Industrial design student Tobias Trübenbacher has used pig bladders and cow intestines to create furniture, in a bid to discover the "inner values" of animal offal.
Trübenbacher began his Inner Values project after discovering less than half of an animal is processed and sold, while the rest is thrown away.
In creating his chairs, the student at the University of Applied Sciences in Munich wanted to utilise the by-products of animals that would normally be treated as waste, with the aim of putting every single part of the animal to use.
"Inner Values arose out of the fact that the prices for animal products are increasingly declining due to livestock farming and highly industrial slaughter methods," said Trübenbacher.
"While just some decades ago farm animals where highly valued and mostly all of their resources were further processed, today only the most tasty and easiest-to-prepare parts are actually used."
"In present times less than half of an animal is really further processed in Germany. All the rest goes to 'animal rendering plants' and thus more or less directly to the garbage can," he added.
After considering these issues of animal resource wastage, the designer started questioning whether these slaughter by-products are really nothing more than waste.
"Is our rejective attitude towards these materials justified and legitimate?" he asked. "Shouldn’t we, if we really need to kill an animal, at least appreciate all of its resources instead?"
"Since we never get in contact with the slaughter process of our food, we have started to become disgusted with the 'by-products' of animals," he continued.
"Offals are more and more considered as repellent and inferior in our society.
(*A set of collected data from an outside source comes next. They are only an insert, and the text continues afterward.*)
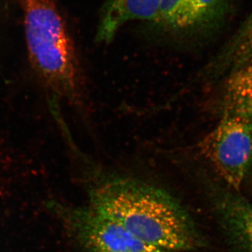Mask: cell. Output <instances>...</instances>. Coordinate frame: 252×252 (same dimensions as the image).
Segmentation results:
<instances>
[{
  "label": "cell",
  "mask_w": 252,
  "mask_h": 252,
  "mask_svg": "<svg viewBox=\"0 0 252 252\" xmlns=\"http://www.w3.org/2000/svg\"><path fill=\"white\" fill-rule=\"evenodd\" d=\"M63 213L83 252H169L146 243L91 206Z\"/></svg>",
  "instance_id": "4"
},
{
  "label": "cell",
  "mask_w": 252,
  "mask_h": 252,
  "mask_svg": "<svg viewBox=\"0 0 252 252\" xmlns=\"http://www.w3.org/2000/svg\"><path fill=\"white\" fill-rule=\"evenodd\" d=\"M215 212L228 252H252V203L231 192L219 193Z\"/></svg>",
  "instance_id": "6"
},
{
  "label": "cell",
  "mask_w": 252,
  "mask_h": 252,
  "mask_svg": "<svg viewBox=\"0 0 252 252\" xmlns=\"http://www.w3.org/2000/svg\"><path fill=\"white\" fill-rule=\"evenodd\" d=\"M90 206L146 243L169 252L197 251L204 239L185 207L165 190L129 177H110L90 190Z\"/></svg>",
  "instance_id": "1"
},
{
  "label": "cell",
  "mask_w": 252,
  "mask_h": 252,
  "mask_svg": "<svg viewBox=\"0 0 252 252\" xmlns=\"http://www.w3.org/2000/svg\"><path fill=\"white\" fill-rule=\"evenodd\" d=\"M223 117L252 123V64L228 75L223 97Z\"/></svg>",
  "instance_id": "8"
},
{
  "label": "cell",
  "mask_w": 252,
  "mask_h": 252,
  "mask_svg": "<svg viewBox=\"0 0 252 252\" xmlns=\"http://www.w3.org/2000/svg\"><path fill=\"white\" fill-rule=\"evenodd\" d=\"M200 148L222 178L240 190L252 166V123L223 117Z\"/></svg>",
  "instance_id": "3"
},
{
  "label": "cell",
  "mask_w": 252,
  "mask_h": 252,
  "mask_svg": "<svg viewBox=\"0 0 252 252\" xmlns=\"http://www.w3.org/2000/svg\"><path fill=\"white\" fill-rule=\"evenodd\" d=\"M221 0H161L157 30L175 39L187 37L213 21Z\"/></svg>",
  "instance_id": "5"
},
{
  "label": "cell",
  "mask_w": 252,
  "mask_h": 252,
  "mask_svg": "<svg viewBox=\"0 0 252 252\" xmlns=\"http://www.w3.org/2000/svg\"><path fill=\"white\" fill-rule=\"evenodd\" d=\"M25 35L34 72L55 95L82 102V79L74 44L54 0H19Z\"/></svg>",
  "instance_id": "2"
},
{
  "label": "cell",
  "mask_w": 252,
  "mask_h": 252,
  "mask_svg": "<svg viewBox=\"0 0 252 252\" xmlns=\"http://www.w3.org/2000/svg\"><path fill=\"white\" fill-rule=\"evenodd\" d=\"M161 0H105L101 10L96 41L108 43L126 23L135 20L153 22Z\"/></svg>",
  "instance_id": "7"
},
{
  "label": "cell",
  "mask_w": 252,
  "mask_h": 252,
  "mask_svg": "<svg viewBox=\"0 0 252 252\" xmlns=\"http://www.w3.org/2000/svg\"><path fill=\"white\" fill-rule=\"evenodd\" d=\"M219 59L223 67L230 72L252 64V13Z\"/></svg>",
  "instance_id": "9"
}]
</instances>
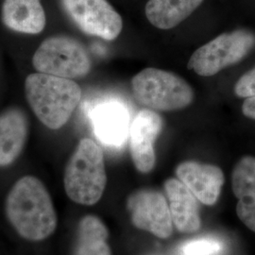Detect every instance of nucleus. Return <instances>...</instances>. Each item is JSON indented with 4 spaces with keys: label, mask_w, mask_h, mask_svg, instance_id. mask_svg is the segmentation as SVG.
I'll return each mask as SVG.
<instances>
[{
    "label": "nucleus",
    "mask_w": 255,
    "mask_h": 255,
    "mask_svg": "<svg viewBox=\"0 0 255 255\" xmlns=\"http://www.w3.org/2000/svg\"><path fill=\"white\" fill-rule=\"evenodd\" d=\"M132 224L158 238L166 239L173 233L168 201L163 193L143 188L132 192L127 201Z\"/></svg>",
    "instance_id": "6e6552de"
},
{
    "label": "nucleus",
    "mask_w": 255,
    "mask_h": 255,
    "mask_svg": "<svg viewBox=\"0 0 255 255\" xmlns=\"http://www.w3.org/2000/svg\"><path fill=\"white\" fill-rule=\"evenodd\" d=\"M232 188L238 200V218L255 233V156H244L235 165L232 173Z\"/></svg>",
    "instance_id": "ddd939ff"
},
{
    "label": "nucleus",
    "mask_w": 255,
    "mask_h": 255,
    "mask_svg": "<svg viewBox=\"0 0 255 255\" xmlns=\"http://www.w3.org/2000/svg\"><path fill=\"white\" fill-rule=\"evenodd\" d=\"M69 18L84 33L113 41L123 28L119 12L107 0H61Z\"/></svg>",
    "instance_id": "0eeeda50"
},
{
    "label": "nucleus",
    "mask_w": 255,
    "mask_h": 255,
    "mask_svg": "<svg viewBox=\"0 0 255 255\" xmlns=\"http://www.w3.org/2000/svg\"><path fill=\"white\" fill-rule=\"evenodd\" d=\"M164 188L175 228L182 234L198 232L201 219L197 198L177 178L167 179Z\"/></svg>",
    "instance_id": "f8f14e48"
},
{
    "label": "nucleus",
    "mask_w": 255,
    "mask_h": 255,
    "mask_svg": "<svg viewBox=\"0 0 255 255\" xmlns=\"http://www.w3.org/2000/svg\"><path fill=\"white\" fill-rule=\"evenodd\" d=\"M162 255V254H151V255Z\"/></svg>",
    "instance_id": "412c9836"
},
{
    "label": "nucleus",
    "mask_w": 255,
    "mask_h": 255,
    "mask_svg": "<svg viewBox=\"0 0 255 255\" xmlns=\"http://www.w3.org/2000/svg\"><path fill=\"white\" fill-rule=\"evenodd\" d=\"M242 113L248 119L255 120V97L248 98L246 101L243 102Z\"/></svg>",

Basically, animals are degraded to cheap filet-resources – being killed for nothing more than some cutlets and schnitzels."
The designer created his animal-organ chairs in a bid to overcome the stereotypical materials used in furniture production, and to test whether consumers can appreciate supposedly "repellent" materials.
"Inner Values intends to aestheticise and re-evaluate supposed waste products in order to awake esteem for these high-grade animal materials, and to uncover their true value," he said.
Trübenbacher began by experimenting with various materials to understand the characteristics and qualities of different animal skins, and trying out different methods of preservation.
The materials were dried, stretched, interwoven, prepared with glue and resin, or blown up. The designer also experimented with both traditional and new methods of tanning.
Based on the findings from these experiments, Tobias decided to use tanned pig bladders and cattle intestines for his chair designs.
The designer thoroughly cleaned the innards with vinegar solution to remove fat or meat remnants, before being washed in clear water, and tanned for several weeks in potassium aluminium sulphate or chromium sulphate. During this process the protein fibres in the skins, which mainly consist of proteins, contract, solidify and merge together.
Trübenbacher then "regresses" the skins by repeatedly massaging a mixture of train oil, Vaseline, curd soap and tallow in the tanned material while it's still wet.
After this, the bladders and intestines are kneaded, stretched and tumbled for several hours. This encourages an "almost magical transformation" to take place, whereby the "stiff, brittle and wrinkled" skins become "whiter, softer, more flexible and leathery."
According to the designer, this tanning process causes both benches to become water-resistant, durable and robust.
The bladder-leather is then stuffed with recycled bandaging materials, sewn shut and fixed on the seat frame, while the intestine-leather is blown up into fully inflated tubes and twisted around the seat frame and fixed.
"I decided to design bench seats since this kind of furniture has quite intimate aspects, as one must permit immediate contact between body and object," Trübenbacher told Dezeen.
"Thereby the former repulsive, negatively-connoted appeal of the supposed waste products is being replaced by opposite values. The materials are advancing to become something beautiful, inviting and supple, which people like to explore and be close to," he added.
Also shocked by the amount of waste in the meat industry, Design Academy Eindhoven graduate Billie van Katwijk developed a process for turning bovine guts into a sustainable leather alternative that can be used to make bags and accessories.